In March 2023, POLIS’ Oliver M. Brandes joined the Canadian delegation at the United Nations 2023 Water Conference, which took place in New York City from March 22nd to 24th. The Canadian delegation was led by federal Member of Parliament Terry Duguid, Parliamentary Secretary to the Minister of Environment and Climate Change and well-established water champion.
This conference was the first UN water conference to be held since 1977 and was organized as part of the UN International Decade for Action on Water for Sustainable Development (2018-2028). The once-in-a-generation gathering offered opportunities for global leaders and water champions from around the world to network and share learnings around solving the global water and sanitation crises and to confirm the urgency and priority of water sustainability.
The conference was formally opened by the President of Tajikistan and the King of the Netherlands, who encouraged the world to have a “watershed moment” to really begin turning the tide.
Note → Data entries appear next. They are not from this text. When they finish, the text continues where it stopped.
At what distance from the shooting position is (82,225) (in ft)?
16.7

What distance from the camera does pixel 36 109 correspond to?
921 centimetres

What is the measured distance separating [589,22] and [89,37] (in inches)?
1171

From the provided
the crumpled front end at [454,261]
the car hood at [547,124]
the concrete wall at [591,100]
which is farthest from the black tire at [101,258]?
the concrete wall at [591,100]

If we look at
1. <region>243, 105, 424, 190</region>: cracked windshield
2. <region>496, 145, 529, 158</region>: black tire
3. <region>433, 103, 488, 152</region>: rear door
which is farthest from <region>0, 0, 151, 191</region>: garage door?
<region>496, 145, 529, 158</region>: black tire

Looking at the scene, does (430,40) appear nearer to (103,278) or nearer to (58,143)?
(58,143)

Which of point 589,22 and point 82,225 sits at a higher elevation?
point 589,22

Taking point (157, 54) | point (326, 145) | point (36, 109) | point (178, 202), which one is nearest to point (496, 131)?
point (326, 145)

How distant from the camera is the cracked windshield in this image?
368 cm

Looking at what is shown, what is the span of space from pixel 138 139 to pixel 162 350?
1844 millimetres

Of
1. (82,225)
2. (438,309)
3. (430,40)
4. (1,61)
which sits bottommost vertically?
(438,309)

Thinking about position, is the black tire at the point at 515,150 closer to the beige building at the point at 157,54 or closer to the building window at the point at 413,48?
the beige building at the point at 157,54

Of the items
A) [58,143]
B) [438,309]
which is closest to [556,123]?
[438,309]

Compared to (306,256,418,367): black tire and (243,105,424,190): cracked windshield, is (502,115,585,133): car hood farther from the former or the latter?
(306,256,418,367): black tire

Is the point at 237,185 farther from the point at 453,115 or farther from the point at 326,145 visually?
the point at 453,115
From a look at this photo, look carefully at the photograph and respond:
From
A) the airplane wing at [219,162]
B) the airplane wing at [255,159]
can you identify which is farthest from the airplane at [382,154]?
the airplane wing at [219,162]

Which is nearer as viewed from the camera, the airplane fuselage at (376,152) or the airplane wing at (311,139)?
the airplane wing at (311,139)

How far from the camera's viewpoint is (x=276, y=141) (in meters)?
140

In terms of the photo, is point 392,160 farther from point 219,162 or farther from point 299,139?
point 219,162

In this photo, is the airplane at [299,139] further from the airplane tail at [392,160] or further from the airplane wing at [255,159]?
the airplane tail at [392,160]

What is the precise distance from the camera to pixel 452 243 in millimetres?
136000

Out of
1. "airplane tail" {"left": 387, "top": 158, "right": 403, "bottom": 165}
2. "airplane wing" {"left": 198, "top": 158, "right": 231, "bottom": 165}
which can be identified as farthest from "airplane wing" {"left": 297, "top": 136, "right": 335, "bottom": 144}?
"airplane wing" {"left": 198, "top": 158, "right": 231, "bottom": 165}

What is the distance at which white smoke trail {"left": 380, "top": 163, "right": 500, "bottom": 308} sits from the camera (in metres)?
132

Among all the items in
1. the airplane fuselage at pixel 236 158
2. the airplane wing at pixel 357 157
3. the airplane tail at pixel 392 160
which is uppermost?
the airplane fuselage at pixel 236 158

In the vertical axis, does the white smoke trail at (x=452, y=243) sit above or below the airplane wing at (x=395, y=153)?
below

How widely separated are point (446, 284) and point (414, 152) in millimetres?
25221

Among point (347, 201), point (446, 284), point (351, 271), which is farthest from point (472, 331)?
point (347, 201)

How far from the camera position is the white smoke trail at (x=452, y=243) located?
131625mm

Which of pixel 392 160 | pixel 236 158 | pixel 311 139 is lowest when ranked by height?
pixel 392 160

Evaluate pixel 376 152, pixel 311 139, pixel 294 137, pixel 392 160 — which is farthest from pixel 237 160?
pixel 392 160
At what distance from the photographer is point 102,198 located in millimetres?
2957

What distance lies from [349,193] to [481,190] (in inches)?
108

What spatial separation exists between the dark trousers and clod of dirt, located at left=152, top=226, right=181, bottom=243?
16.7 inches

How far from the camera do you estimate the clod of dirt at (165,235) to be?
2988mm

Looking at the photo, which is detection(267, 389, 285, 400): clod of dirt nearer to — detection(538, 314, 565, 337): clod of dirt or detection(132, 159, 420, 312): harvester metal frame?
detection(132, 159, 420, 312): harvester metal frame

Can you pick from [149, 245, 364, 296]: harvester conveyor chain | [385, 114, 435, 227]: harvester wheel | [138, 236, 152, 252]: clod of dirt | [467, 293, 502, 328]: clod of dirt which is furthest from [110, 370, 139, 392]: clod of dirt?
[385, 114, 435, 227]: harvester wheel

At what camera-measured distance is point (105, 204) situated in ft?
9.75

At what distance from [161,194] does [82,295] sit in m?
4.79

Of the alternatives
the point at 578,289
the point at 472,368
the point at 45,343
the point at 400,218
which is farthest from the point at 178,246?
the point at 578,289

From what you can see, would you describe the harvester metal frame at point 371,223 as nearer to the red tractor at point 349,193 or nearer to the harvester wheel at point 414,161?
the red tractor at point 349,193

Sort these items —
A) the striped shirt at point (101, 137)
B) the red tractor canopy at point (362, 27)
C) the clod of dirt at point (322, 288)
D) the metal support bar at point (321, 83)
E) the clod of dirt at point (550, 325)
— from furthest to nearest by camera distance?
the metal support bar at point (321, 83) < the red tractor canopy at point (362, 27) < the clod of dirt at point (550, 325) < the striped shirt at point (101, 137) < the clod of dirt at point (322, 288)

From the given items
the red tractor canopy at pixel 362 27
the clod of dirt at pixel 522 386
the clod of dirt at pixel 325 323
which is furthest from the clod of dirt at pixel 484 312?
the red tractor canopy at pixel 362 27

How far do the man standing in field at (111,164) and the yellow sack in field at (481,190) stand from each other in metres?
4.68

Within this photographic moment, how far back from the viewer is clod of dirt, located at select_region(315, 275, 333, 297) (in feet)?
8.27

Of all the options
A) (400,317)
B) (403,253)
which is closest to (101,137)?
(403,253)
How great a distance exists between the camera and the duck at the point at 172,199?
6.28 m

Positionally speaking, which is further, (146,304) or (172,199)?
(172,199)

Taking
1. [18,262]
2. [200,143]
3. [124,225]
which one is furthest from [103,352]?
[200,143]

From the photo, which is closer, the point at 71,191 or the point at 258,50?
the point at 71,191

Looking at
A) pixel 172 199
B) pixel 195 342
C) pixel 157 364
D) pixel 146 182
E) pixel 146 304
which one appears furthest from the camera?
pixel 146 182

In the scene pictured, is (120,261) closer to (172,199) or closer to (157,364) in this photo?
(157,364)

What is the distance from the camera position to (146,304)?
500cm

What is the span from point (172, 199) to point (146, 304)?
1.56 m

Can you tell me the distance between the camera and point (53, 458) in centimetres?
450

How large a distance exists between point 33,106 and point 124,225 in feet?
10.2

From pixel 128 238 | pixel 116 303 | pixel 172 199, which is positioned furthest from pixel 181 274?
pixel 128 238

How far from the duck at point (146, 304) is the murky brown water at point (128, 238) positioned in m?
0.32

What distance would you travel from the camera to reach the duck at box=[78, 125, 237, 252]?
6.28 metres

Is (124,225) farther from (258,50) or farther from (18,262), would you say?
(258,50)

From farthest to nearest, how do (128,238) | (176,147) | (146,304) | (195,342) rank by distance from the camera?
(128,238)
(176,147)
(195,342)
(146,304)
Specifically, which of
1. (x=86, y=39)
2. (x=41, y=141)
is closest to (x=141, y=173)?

This idea of needing a turning point that will change the way individuals, organizations, or governments approach water—its protection, management, and governance—runs through all the work we do at POLIS and these themes were a big part of the inception and creation of the POLIS Water Sustainability Project 20 years ago!
Overall, the conference emphasized water as the “common denominator” and a powerful integrator, given its close linkages to the most pressing issues of our time—including climate, energy, economic prosperity, reconciliation, cities, ecosystem health and function, food security, poverty, gender equality, community resilience and health, amongst others—as well as being the driving force of nature and all life, of course.
The Vision statement UN 2023 Water Conference offers more detail on the context and vision behind the gathering.
While there were literally hundreds of sessions and dialogues both on and off site, some of the most prominent topics of focus included:
- Water for health, including massively investing in water infrastructure and sustainable development.
- Indigenous perspective and emerging forms of shared and Indigenous-led governance projects.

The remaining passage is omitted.